Retailers fear business rates surge with inflation-linked rise expected
Getting through the winter isn’t going to be the only hurdle retailers face. Business rates in England could rise by as much as £3 billion next April, experts have warned, as commercial premises face up to a £25 billion hike over the next five years.
That’s if the government reverts to tagging rates to inflation following the end of the pandemic support package when inflation-linked business rate rises were cancelled between 1 April 2020 and 31 March 2023.
Figures from real estate adviser Altus Group showed that if rates were based on September’s Office for National Statistics consumer price inflation of 10.1%, they would rise by more than £2.7 billion in England from April 2023-24.
The cumulative effect would add an extra £24.63 billion over the next five years, Altus Group said, even if inflation falls back to its target 2% by 2025.
The government has not confirmed what will happen at the end of this period, leading to concerns that a jump in rates will pile extra pressure on businesses already crippled by rising costs, and also leading to more calls for a fairer way of setting business rates.
Altus Group UK president Robert Hayton told Property Week the government must end this “ridiculous policy of growing the tax base through inflation rather than focusing on growth to boost local tax revenues to fund services”.
Josh Myerson, partner and head of rating at Montagu Evans, also said: “The government needs to let go of the idea that [rates] revenue needs to be automatically moved forwards by inflation.”
In the coming weeks, the government is set to publish a draft list of new property revaluations used to calculate business rates. While this could see some retail valuations – and rates liabilities – fall significantly, there is a lack of clarity on whether any reduced liability would be tapered over a number of years.

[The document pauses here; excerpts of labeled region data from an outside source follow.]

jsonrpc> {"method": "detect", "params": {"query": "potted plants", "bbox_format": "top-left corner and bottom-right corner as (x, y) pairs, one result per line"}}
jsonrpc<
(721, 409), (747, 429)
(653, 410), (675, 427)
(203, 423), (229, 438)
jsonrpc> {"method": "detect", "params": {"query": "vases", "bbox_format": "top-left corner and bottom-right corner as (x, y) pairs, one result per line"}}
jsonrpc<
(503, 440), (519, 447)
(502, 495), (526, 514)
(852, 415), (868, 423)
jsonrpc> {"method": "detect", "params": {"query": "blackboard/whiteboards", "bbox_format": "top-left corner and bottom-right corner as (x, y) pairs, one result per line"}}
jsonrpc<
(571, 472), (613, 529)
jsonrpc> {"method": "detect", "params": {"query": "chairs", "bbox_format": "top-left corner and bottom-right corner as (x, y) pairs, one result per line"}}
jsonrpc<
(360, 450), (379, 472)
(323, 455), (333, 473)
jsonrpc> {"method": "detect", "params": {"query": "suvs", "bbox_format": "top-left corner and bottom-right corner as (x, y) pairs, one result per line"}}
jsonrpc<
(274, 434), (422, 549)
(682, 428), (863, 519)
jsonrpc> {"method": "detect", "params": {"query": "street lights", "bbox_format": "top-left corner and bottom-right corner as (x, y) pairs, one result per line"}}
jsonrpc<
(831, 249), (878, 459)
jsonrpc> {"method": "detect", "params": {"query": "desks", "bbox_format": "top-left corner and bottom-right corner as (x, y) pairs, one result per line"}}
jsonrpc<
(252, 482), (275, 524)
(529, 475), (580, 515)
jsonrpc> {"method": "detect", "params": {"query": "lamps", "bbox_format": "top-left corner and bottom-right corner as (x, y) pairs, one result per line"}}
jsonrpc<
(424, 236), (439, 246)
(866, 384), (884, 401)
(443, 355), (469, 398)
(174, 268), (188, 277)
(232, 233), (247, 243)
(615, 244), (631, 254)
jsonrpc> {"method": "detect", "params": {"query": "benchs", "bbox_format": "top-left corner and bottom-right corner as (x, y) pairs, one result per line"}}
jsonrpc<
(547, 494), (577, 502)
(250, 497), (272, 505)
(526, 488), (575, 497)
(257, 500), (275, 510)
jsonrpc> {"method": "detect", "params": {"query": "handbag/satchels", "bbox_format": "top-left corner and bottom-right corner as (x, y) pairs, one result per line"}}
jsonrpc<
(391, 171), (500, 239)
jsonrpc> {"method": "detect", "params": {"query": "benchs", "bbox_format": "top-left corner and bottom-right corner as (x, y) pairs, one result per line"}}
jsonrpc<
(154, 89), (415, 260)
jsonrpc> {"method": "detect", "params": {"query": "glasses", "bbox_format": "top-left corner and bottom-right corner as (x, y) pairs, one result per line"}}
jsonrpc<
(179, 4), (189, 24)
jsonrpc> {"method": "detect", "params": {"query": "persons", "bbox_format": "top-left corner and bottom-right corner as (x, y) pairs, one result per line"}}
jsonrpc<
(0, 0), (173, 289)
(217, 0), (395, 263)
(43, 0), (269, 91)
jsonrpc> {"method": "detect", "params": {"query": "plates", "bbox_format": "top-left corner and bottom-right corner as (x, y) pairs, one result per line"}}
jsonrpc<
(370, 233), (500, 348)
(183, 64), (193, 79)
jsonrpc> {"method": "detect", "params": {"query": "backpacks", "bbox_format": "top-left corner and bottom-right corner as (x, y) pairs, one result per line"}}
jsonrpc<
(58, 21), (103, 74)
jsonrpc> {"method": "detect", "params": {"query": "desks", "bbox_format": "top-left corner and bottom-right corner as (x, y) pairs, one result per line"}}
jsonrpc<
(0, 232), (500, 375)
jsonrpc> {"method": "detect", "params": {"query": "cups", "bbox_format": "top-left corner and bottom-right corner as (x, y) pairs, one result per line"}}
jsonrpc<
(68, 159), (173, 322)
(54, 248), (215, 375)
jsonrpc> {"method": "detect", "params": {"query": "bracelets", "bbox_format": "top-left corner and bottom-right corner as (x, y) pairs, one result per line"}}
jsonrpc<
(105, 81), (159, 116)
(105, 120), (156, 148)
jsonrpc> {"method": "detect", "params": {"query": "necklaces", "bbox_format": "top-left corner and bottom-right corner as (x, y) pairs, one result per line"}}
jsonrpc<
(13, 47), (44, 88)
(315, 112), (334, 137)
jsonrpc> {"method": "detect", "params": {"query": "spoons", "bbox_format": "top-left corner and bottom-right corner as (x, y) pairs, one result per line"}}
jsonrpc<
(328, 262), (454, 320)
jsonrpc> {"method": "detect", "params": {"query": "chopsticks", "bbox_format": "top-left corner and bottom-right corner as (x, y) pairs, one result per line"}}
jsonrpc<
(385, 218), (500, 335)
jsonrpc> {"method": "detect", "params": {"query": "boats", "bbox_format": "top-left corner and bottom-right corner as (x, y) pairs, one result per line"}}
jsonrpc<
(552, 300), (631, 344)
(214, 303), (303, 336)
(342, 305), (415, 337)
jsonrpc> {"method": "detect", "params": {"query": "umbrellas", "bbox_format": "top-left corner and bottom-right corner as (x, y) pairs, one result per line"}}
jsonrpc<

John Webber, head of business rates at Colliers, also told the publication: “The government needs to publish the rating list sooner, and announce what it is going to do about phasing in any of those reductions. They also need to ensure they do not bake in any inflation figures next year.”
The revaluation of buildings will come into effect on 1 April 2023 in England, based on an estimate of open market rents on 1 April 2021, but Altus Group noted that the revaluation would be revenue neutral. This means it would not raise extra money for the Treasury, and overall business rates revenue for 2023-24 would still be increased by September’s CPI measure of inflation.